[Start of Data section]
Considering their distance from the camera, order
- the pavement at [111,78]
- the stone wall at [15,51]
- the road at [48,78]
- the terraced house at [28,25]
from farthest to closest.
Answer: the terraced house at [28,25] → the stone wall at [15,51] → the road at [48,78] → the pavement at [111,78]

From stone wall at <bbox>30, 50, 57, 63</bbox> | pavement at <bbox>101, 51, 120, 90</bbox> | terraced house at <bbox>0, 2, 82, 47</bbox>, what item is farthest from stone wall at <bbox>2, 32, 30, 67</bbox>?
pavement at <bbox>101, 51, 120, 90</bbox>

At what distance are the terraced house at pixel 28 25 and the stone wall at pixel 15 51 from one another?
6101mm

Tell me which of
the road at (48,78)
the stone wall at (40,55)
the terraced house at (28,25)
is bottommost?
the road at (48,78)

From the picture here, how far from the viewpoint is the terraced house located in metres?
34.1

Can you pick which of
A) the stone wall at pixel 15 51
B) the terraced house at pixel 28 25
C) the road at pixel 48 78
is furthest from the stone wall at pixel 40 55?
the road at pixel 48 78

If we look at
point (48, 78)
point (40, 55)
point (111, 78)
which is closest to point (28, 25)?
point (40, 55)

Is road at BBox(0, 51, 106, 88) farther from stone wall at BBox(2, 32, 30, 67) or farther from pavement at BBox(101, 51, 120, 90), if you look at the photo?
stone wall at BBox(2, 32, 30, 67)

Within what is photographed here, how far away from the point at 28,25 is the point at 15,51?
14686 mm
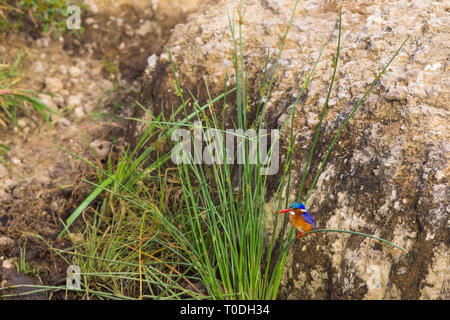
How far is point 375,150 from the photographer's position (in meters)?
1.69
[End of Data section]
▶ [The request] From the line containing "From the picture" through the end of the entries, quote each line exactly and nothing else, excluding all pictures.

▶ [Result for this task]
From the picture here, how far from the viewpoint is the terraced house located in metres?
34.1

Can you pick which of
A) the stone wall at pixel 15 51
B) the terraced house at pixel 28 25
C) the road at pixel 48 78
is furthest from the stone wall at pixel 40 55?
the road at pixel 48 78

If we look at
point (48, 78)
point (40, 55)
point (111, 78)
which is closest to point (28, 25)?
point (40, 55)

Is road at BBox(0, 51, 106, 88) farther from stone wall at BBox(2, 32, 30, 67) or farther from pavement at BBox(101, 51, 120, 90), if you look at the photo?
stone wall at BBox(2, 32, 30, 67)

Within what is photographed here, how far away from the point at 28,25 is the point at 15,51?
14686 mm
How far is point 375,150 from the photographer's position (in meters)?
1.69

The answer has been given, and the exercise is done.